Du dextrose au bioplastique, une chaîne courte et locale
Le principe : Tereos fournira chaque année 150 000 tonnes de dextrose issu de blé français cultivé durablement. Futerro transformera cette matière première en 75 000 tonnes de PLA, un bioplastique compostable destiné à remplacer les plastiques d’origine fossile. L’usine sera implantée dans la zone industrielle et portuaire de Port-Jérôme-sur-Seine, à proximité de Rouen, selon Normandinamik CCI et Haropa Port.
L’investissement annoncé atteint 500 millions d’euros. Frédéric Van Gansberghe, CEO de Futerro, a chiffré les retombées : « Nous espérons atteindre une capacité de 75 000 tonnes de PLA par an et créer ainsi 250 emplois directs, renforçant la main-d’œuvre locale qualifiée », selon Normandinamik CCI. Les emplois indirects le long de la chaîne de valeur sont estimés à 900 postes supplémentaires, d’après Haropa Port.
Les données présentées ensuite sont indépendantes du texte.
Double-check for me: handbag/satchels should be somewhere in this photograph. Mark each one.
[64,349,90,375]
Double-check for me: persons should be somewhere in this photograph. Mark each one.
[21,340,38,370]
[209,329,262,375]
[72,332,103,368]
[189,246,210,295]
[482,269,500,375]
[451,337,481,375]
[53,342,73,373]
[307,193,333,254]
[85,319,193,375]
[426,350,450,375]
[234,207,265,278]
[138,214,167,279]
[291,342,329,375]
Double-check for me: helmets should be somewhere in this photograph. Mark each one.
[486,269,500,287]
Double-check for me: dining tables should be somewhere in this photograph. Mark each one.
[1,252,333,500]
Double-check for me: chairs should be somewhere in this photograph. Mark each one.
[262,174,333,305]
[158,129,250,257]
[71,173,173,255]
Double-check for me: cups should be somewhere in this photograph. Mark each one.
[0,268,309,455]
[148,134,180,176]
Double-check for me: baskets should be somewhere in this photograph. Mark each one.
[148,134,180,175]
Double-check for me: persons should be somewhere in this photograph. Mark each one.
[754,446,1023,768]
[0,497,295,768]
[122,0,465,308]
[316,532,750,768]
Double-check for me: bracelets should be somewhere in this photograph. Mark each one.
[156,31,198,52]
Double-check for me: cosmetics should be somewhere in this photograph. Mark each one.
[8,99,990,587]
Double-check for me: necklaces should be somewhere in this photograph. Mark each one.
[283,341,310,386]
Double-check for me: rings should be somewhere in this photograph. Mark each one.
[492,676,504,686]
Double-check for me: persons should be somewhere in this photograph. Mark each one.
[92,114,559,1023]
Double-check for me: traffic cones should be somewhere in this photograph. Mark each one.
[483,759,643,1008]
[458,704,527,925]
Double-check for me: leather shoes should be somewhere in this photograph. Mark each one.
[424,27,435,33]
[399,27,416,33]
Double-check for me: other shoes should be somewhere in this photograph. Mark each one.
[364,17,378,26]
Les permis soumis en janvier 2026, la production attendue pour 2028-2029
Le dossier suit désormais son parcours réglementaire. Futerro a déposé ses demandes d’autorisation environnementale et de permis de construire en janvier 2026 pour le site de Saint-Jean-de-Folleville, selon Ofi Magazine. Les autorisations sont espérées d’ici mi-2026, le début des travaux est prévu en 2027, et la production pourrait démarrer entre 2028 et 2029, confirme Le Courrier Cauchois.
Une concertation publique pilotée par la CNDP se poursuit. Un rapport intermédiaire a été publié en décembre 2024, et une audience pour les autorisations environnementales est attendue dans les prochains mois, selon la documentation du débat public.
Le projet s’inscrit dans un écosystème industriel qui se densifie. En avril 2025, Futerro avait déjà signé un accord avec Galactic pour développer sur le même site une unité de dérivés de l’acide lactique, renforçant l’ambition d’un hub normand de la bioéconomie. La plateforme de Caux-Seine Agglo estime l’investissement total en chimie verte pour la Normandie à 40,8 milliards d’euros dans le sillage de Choose France 2025.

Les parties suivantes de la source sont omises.